All Products
Search
Document Center

DataWorks:TiDB

Last Updated:Feb 28, 2026

The TiDB data source enables you to read data offline. This topic describes how DataWorks supports data synchronization for TiDB.

Supported TiDB versions

  • Offline read: TiDB database versions 7.x and 8.x are supported.

  • Offline write: Not supported.

  • Real-time read and write: Not supported.

Note

TiDB is highly compatible with the MySQL protocol and supports the common features and syntax of MySQL 5.7 and MySQL 8.0. DataWorks uses the MySQL protocol to read data from TiDB for offline data synchronization. For more information about the compatibility between TiDB and MySQL, see Compatibility with MySQL.

Supported field types

For more information about all supported TiDB field types, see Data Type Overview. The following table lists the support for major field types.

Field type

Offline read (TiDB Reader)

TINYINT

Supported

SMALLINT

Supported

MEDIUMINT

Support

INTEGER

Support

BIGINT

Supported

FLOAT

Supported

DOUBLE

Support

DECIMAL

Supported

CHAR

Supported

VARCHAR

Support

JSON

Support

TEXT

Support

TINYTEXT

Support

MEDIUMTEXT

Support

LONGTEXT

Support

VARBINARY

Support

BINARY

Support

BLOB

Support

TINYBLOB

Supported

MEDIUMBLOB

Support

LONGBLOB

Support

ENUM

Support

SET

Support

BOOLEAN

Supported

BIT

Support

DATE

Support

DATETIME

Support

TIMESTAMP

Support

TIME

Support

YEAR

Support

Prerequisites: Prepare the TiDB environment

Before you synchronize data in DataWorks, you must prepare the TiDB environment. This ensures that you can correctly configure and run TiDB data synchronization tasks. The following sections describe the preparation steps.

Confirm the TiDB version

Data Integration requires TiDB version 7.x or 8.x. Ensure that your TiDB database meets this version requirement. To check the current version, you can run the following statement in your TiDB database.

SELECT TIDB_VERSION()\G

*************************** 1. row ***************************
TIDB_VERSION(): Release Version: v8.1.1
Edition: Community
Git Commit Hash: 821e491a20fbab36604b36b647b5bae26a2c1418
Git Branch: HEAD
UTC Build Time: 2024-08-27 19:16:25
GoVersion: go1.21.10
Race Enabled: false
Check Table Before Drop: false
Store: tikv
1 row in set (0.00 sec)

Configure account permissions

Create a dedicated TiDB account for DataWorks to access the data source.

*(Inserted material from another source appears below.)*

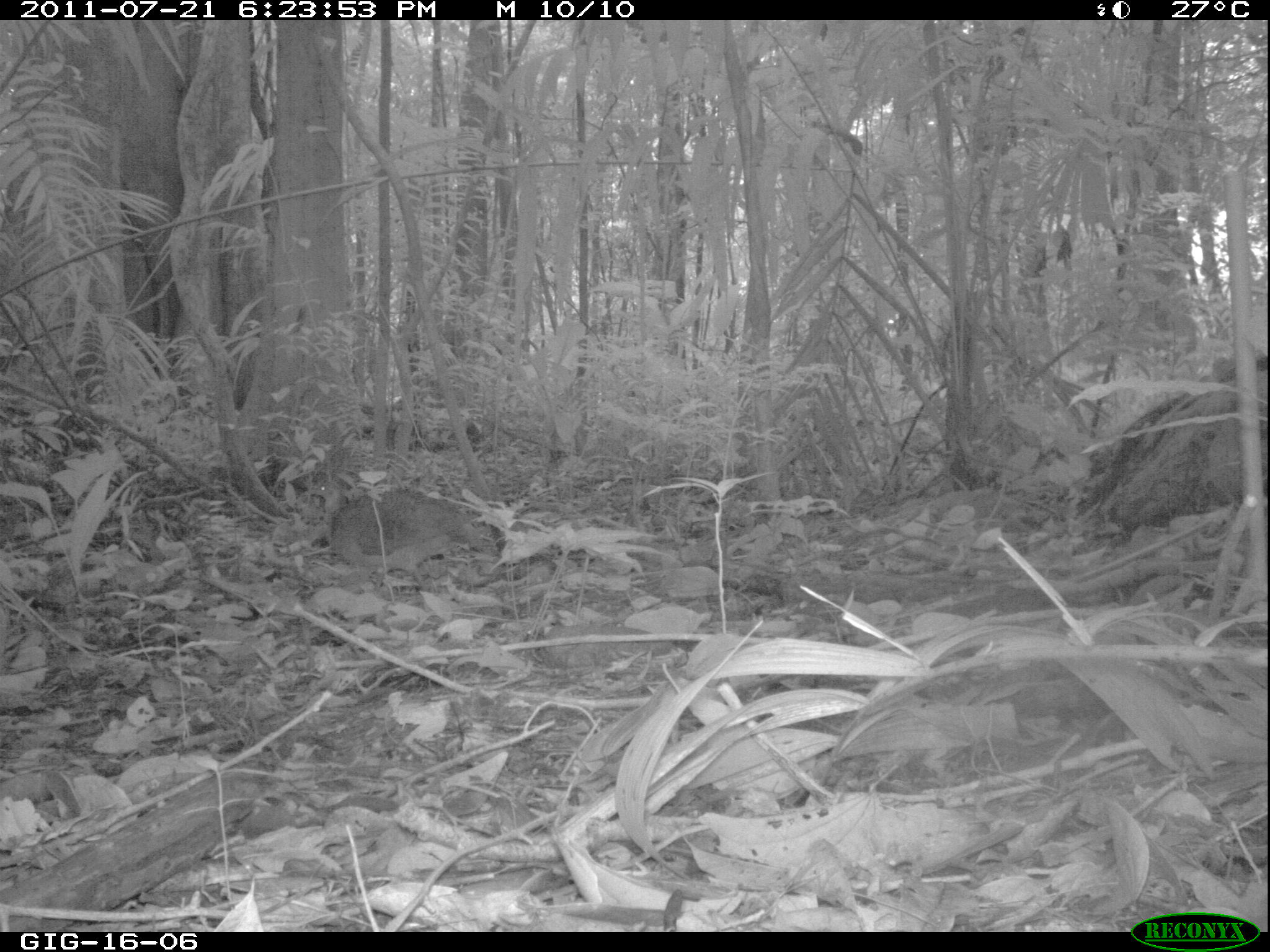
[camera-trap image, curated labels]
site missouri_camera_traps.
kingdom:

  1. (Optional) Create an account. For more information, see User Account Management.

  2. Configure permissions.

    For offline data reads from TiDB, this account must have the read (SELECT) permission on the tables that you want to synchronize.

    You can run the following commands to grant permissions to the account or grant the SUPER permission directly. In the following statements, replace 'sync_account' with the account that you created.

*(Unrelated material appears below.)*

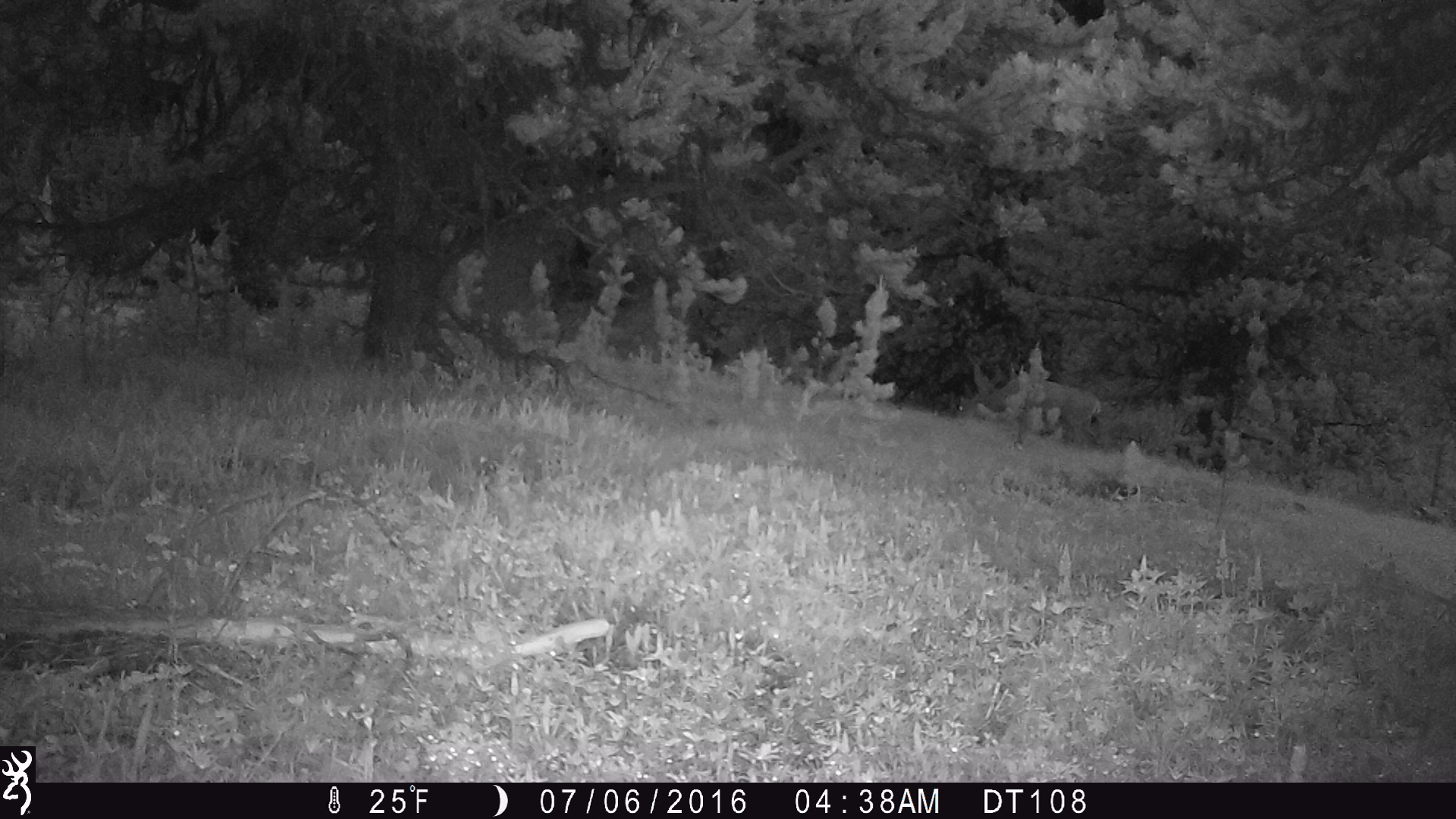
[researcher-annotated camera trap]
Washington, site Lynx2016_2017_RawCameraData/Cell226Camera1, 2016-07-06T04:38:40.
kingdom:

    -- CREATE USER 'sync_account'@'%' IDENTIFIED BY 'password'; // Create a sync account and set a password. This allows the account to log on to the database from any host. The percent sign (%) indicates any host.
    GRANT SELECT ON *.* TO 'sync_account'@'%'; // Grant the SELECT permission on the database to the sync account.

    *.* grants the account the specified permissions on all tables in all databases. You can also grant the account the permissions on a specific table in a target database. For example, to grant the account the permissions on the user table in the test database, you can run the GRANT SELECT ON test.user TO 'sync_account'@'%'; statement.

    Note

    The REPLICATION SLAVE statement grants a global permission. You cannot use this statement to grant permissions on a specific table in a target database to the sync account.

Add a data source

Before you develop a synchronization task in DataWorks, you must add the required data source to DataWorks by following the instructions in Data source management. You can view parameter descriptions in the DataWorks console to understand the meanings of the parameters when you add a data source.

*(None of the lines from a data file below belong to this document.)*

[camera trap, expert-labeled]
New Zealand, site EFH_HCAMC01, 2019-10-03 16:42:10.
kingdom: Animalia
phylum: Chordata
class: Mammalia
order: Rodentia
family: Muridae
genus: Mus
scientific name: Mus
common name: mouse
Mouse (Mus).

Appendix: TiDB script demo and parameter descriptions

Configure a batch synchronization task by using the code editor

If you want to configure a batch synchronization task by using the code editor, you must configure the related parameters in the script based on the unified script format requirements. For more information, see Configure a task in the code editor. The following information describes the parameters that you must configure for data sources when you configure a batch synchronization task by using the code editor.

Reader script demo

The following code provides a sample script for reading data:

Note

The comments in the following JSON sample are for demonstration purposes only. You must remove the comments when you configure the script.

{
  "type": "job",
  "version": "2.0",
  "steps":
  [
    {
      "stepType": "tidb",
      "parameter":
      {
        "column":
        [
          "id",
          "name"
        ],
        "where": "",
        "splitPk": "id",
        "connection":
        [
          {
            "selectedDatabase": "test_database",
            "datasource": "test_datasource",
            "table":
            [
              "test_table"
            ]
          }
        ]
      },
      "name": "Reader",
      "category": "reader"
    },
    {
      "stepType": "odps",
      "parameter":
      {
      },
      "name": "Writer",
      "category": "writer"
    }
  ],
  "setting":
  {
    "errorLimit":
    {
      "record": "0"
    },
    "speed":
    {
      "throttle": false,
      "concurrent": 3
    }
  },
  "order":
  {
    "hops":
    [
      {
        "from": "Reader",
        "to": "Writer"
      }
    ]
  }
}

Reader script parameters

Script parameter name

Description

Required

Default value

datasource

The name of the data source. The code editor supports adding data sources. The value of this parameter must be the same as the name of the added data source.

Yes

None

table

The name of the table from which to synchronize data.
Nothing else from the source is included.